Sports venue in Atlanta, Georgia

Glenn Field was the former home field for the Georgia Tech Yellow Jackets fast pitch softball team located in Midtown Atlanta, Georgia. Glenn Field was built in 1987 and had a capacity of 500 spectators. Glenn Field was one of the two Tech sports facilities off campus being located adjacent to Atlantic Station. The field dimensions were 190 feet to left and right fields and 220 feet to center field. Tech had a 247-153-2 record at Glenn (.614 winning percentage). Tech’s current field is Shirley C. Mewborn field, built in 2009.

==History==
The first game played on Glenn Field was a 7–4 loss to Samford University on March 3, 1987. Tech hosted thirteen additional games that season posting a 4–10 record at home and a 6–27 record overall. The first winning season at home was in 1989 where Tech posted a 12-8-1 record. The greatest season in Glenn Field history was in 2002 when Tech won the ACC Tournament. Tech went 20–2 at Glenn Field in 2002.
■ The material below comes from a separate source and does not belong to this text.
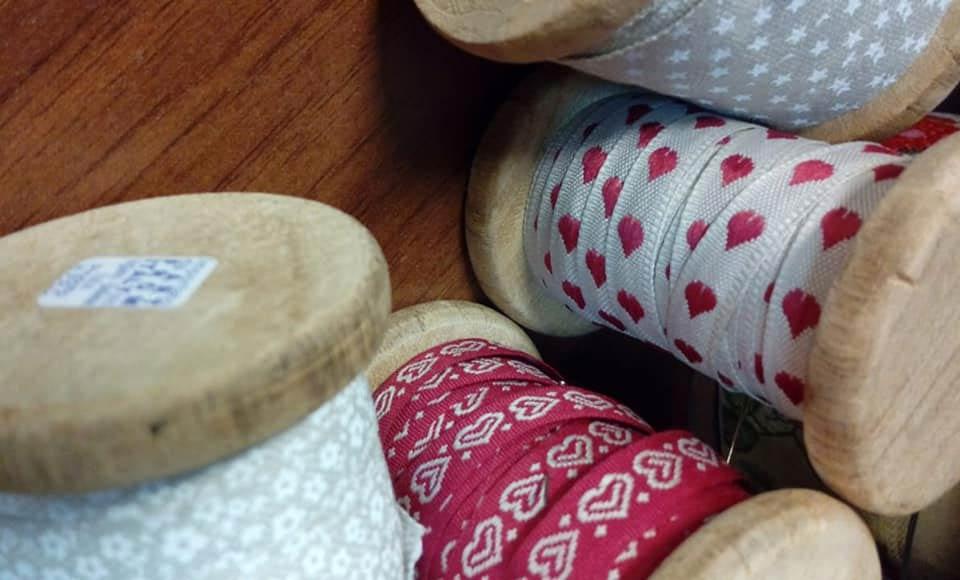 Rasi e rocchette di filo laboratorio sartoriale artigianale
Tech played its first game against archrival University of Georgia in 1997. The game was played at Georgia State University and resulted in a Bulldog win. Tech played UGA again in 1998 at Glenn Field marking the first home field advantage in the heated series. The first home win against the Dogs came in 2000 in the second game of a March 2 doubleheader.
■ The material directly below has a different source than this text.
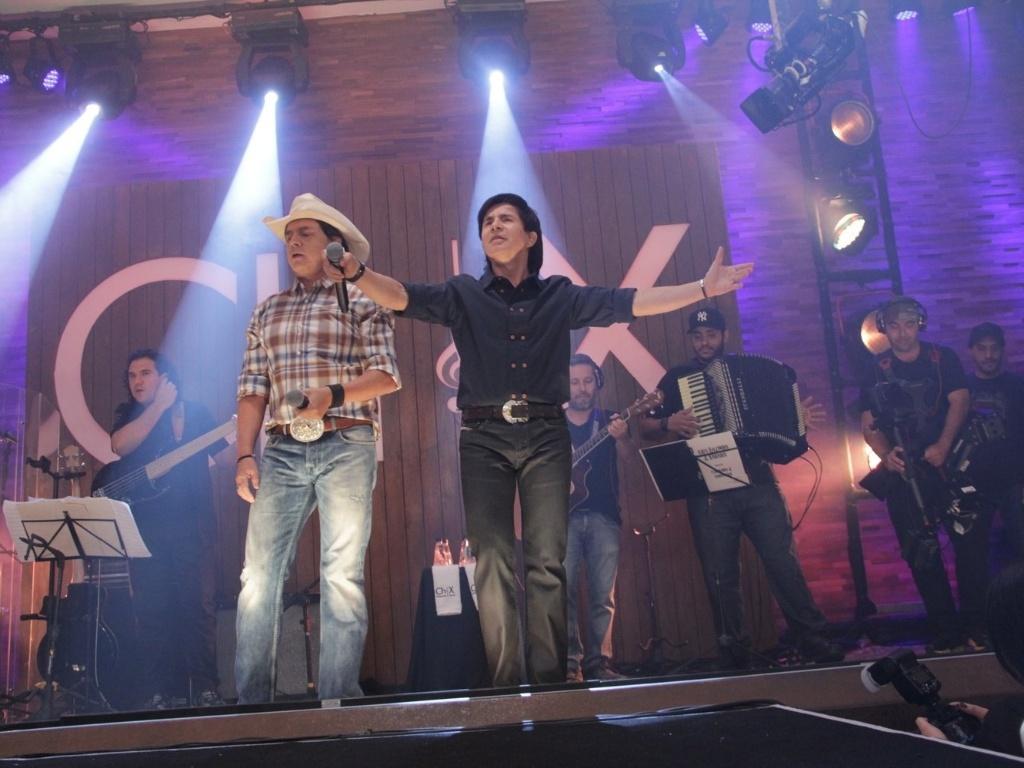 Durante sua carreira de mais de 40 anos, Chitãozinho & Xororó lançaram 34 álbuns inéditos e 6 DVDs (23/8/12)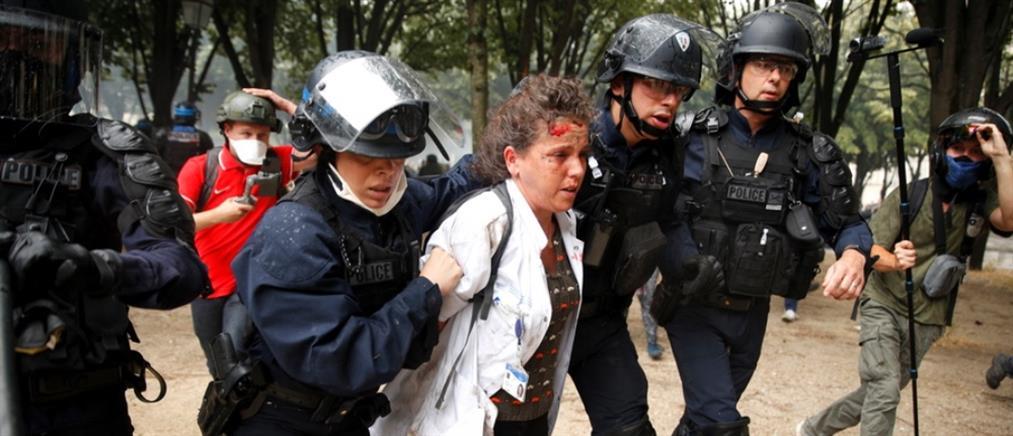 """Επεισόδια στο Παρίσι: Μάτωσαν οι """"ήρωες με τις λευκές ποδιές"""" (εικόνες)"""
The most played opponent at Glenn Field is Georgia Southern University. Tech holds a 20–5 record over the Eagles at Glenn Field. Glenn Field has also been host to Georgia State University, Mercer, GC&SU, Kennesaw State, and West Georgia. Tech holds a commanding 41–13 record over these instate schools while playing at Glenn Field.

In June 2007, Georgia Tech Athletic Director Dan Radakovich announced that Glenn Field would cease to be the Yellow Jackets home field. A new facility being constructed adjacent to historic O'Keefe High School was completed February 2009, supplanting the twenty-year-old Glenn Field. Newborn Field holds 1,000 spectators and made it possible for the Jackets to host postseason games with the presence of stadium lights.